■ Orden de trabajo A
Cita literalmente del documento fuente el tramo desde "Una generación que ha" hasta "resolver semejante crisis.".
■ Orden de trabajo B
Según el documento fuente, ¿a qué porcentaje ha vuelto a disparar la reciente crisis el paro juvenil?

■ Documento fuente
◆ ◆ ◆ ◆ ◆ ◆ ◆
Ahora bien, más allá de un estallido puntual de una semana, habría que acercarse al fenómeno entendiendo las corrientes de fondo. La generación que ha estallado es una generación que solo ha conocido crisis sucesivas. De la crisis económica en 2008 a la crisis actual propiciada por la pandemia y su gestión neoliberal.
Una generación que ha crecido con desahucios en sus barrios, aumento de las violencias machistas, racistas y LGTBI fóbicas, cortes de suministros energéticos en sus casas o contratos de trabajo que no dan para vivir. Si a esa trayectoria le sumamos que la reciente crisis ha vuelto a disparar el paro juvenil al 40%, las perspectivas son desalentadoras. Lejos de empatizar, la respuesta de los grandes medios de comunicación y los distintos responsables políticos ha sido una campaña de criminalización juvenil tras las protestas. Lo que no deja de ser una demostración de su incapacidad por resolver semejante crisis.
◆ ◆ ◆ ◆ ◆ ◆ ◆
■ Material de origen
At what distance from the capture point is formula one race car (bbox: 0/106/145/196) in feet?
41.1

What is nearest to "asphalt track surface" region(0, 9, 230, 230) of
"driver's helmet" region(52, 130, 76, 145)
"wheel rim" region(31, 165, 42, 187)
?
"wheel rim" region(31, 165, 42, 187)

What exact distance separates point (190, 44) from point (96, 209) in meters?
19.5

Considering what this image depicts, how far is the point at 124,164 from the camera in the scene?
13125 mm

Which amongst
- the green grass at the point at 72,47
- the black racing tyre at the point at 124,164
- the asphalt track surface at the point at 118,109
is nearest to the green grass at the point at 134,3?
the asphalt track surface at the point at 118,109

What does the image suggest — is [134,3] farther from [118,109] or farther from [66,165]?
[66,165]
◆ ◆ ◆ ◆ ◆ ◆ ◆
■ Salida del ejercicio A
Una generación que ha crecido con desahucios en sus barrios, aumento de las violencias machistas, racistas y LGTBI fóbicas, cortes de suministros energéticos en sus casas o contratos de trabajo que no dan para vivir. Si a esa trayectoria le sumamos que la reciente crisis ha vuelto a disparar el paro juvenil al 40%, las perspectivas son desalentadoras. Lejos de empatizar, la respuesta de los grandes medios de comunicación y los distintos responsables políticos ha sido una campaña de criminalización juvenil tras las protestas. Lo que no deja de ser una demostración de su incapacidad por resolver semejante crisis.

■ Salida del ejercicio B
Al 40%.